Learning from Synthetic Data: Limitations of ERM
This addresses the problem of reliable learning in AI systems contaminated by synthetic data, which is incremental by building on model collapse literature.
The paper investigates the limitations of Empirical Risk Minimization (ERM) when learning from a mix of natural and synthetic data, showing that ERM converges to the true mean but is outperformed by weighted algorithms, and fails to converge to the true concept in PAC learning, while alternative algorithms can learn correctly despite contamination.
The prevalence and low cost of LLMs have led to a rise of synthetic content. From review sites to court documents, ``natural'' content has been contaminated by data points that appear similar to natural data, but are in fact LLM-generated. In this work we revisit fundamental learning theory questions in this, now ubiquitous, setting.
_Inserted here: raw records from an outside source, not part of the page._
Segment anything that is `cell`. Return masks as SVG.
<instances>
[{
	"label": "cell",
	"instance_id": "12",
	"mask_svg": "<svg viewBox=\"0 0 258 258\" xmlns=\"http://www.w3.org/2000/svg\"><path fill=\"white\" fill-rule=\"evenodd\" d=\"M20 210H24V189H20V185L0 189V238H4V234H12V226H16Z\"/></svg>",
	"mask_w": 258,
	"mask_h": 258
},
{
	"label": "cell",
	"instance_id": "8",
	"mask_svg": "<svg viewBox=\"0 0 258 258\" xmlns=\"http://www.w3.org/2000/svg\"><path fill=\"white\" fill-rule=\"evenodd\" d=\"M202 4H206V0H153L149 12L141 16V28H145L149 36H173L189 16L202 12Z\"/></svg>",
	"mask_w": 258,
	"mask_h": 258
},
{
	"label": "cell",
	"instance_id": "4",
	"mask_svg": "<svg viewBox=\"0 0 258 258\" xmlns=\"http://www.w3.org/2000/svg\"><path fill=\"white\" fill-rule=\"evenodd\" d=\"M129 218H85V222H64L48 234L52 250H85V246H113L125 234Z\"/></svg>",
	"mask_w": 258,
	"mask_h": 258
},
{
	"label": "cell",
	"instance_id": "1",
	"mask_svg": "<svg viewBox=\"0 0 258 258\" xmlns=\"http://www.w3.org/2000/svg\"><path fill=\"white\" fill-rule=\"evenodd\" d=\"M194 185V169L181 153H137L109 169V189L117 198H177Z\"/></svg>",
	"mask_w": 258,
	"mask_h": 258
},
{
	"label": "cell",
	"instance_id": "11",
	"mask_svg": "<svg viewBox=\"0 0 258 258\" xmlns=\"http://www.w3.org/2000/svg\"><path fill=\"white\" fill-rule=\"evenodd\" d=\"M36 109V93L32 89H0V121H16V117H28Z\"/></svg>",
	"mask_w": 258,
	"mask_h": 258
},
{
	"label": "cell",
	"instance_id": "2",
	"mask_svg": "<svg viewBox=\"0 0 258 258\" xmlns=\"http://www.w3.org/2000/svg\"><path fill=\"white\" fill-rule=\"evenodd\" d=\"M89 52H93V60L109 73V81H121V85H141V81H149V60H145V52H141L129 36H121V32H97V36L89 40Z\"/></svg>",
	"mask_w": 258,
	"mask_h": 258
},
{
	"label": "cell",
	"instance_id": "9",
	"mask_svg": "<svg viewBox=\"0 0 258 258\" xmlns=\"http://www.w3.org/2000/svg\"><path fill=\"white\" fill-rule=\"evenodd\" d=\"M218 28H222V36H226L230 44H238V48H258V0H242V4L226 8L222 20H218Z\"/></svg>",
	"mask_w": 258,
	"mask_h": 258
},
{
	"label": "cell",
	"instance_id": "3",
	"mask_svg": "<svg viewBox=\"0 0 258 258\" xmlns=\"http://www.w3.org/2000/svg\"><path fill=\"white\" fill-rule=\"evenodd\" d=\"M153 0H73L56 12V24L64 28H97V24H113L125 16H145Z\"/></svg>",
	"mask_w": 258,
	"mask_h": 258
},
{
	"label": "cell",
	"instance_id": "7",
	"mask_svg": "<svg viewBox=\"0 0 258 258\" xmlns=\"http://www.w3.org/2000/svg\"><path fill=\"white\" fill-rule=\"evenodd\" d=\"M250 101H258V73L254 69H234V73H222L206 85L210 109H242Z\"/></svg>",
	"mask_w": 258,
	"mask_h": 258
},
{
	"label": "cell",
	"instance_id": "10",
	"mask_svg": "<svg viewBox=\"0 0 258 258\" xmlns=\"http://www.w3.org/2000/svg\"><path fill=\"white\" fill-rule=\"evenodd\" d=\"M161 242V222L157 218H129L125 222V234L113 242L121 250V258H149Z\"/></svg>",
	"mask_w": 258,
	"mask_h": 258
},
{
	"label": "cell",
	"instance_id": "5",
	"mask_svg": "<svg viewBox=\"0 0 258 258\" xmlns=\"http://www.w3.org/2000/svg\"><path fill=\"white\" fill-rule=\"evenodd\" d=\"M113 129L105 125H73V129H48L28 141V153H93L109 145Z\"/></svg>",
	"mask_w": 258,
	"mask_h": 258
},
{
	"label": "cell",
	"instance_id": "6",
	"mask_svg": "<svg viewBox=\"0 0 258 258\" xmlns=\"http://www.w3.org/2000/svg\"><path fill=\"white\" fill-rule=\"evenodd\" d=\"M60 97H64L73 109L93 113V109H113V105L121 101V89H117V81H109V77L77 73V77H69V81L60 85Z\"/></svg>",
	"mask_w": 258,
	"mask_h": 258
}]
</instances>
We model this scenario as a sequence of learning tasks where the input is a mix of natural and synthetic data, and the learning algorithms are oblivious to the origin of any individual example. We study the possibilities and limitations of ERM in this setting. For the problem of estimating the mean of an arbitrary $d$-dimensional distribution, we find that while ERM converges to the true mean, it is outperformed by an algorithm that assigns non-uniform weights to examples from different generations of data. For the PAC learning setting, the disparity is even more stark. We find that ERM does not always converge to the true concept, echoing the model collapse literature. However, we show there are algorithms capable of learning the correct hypothesis for arbitrary VC classes and arbitrary amounts of contamination.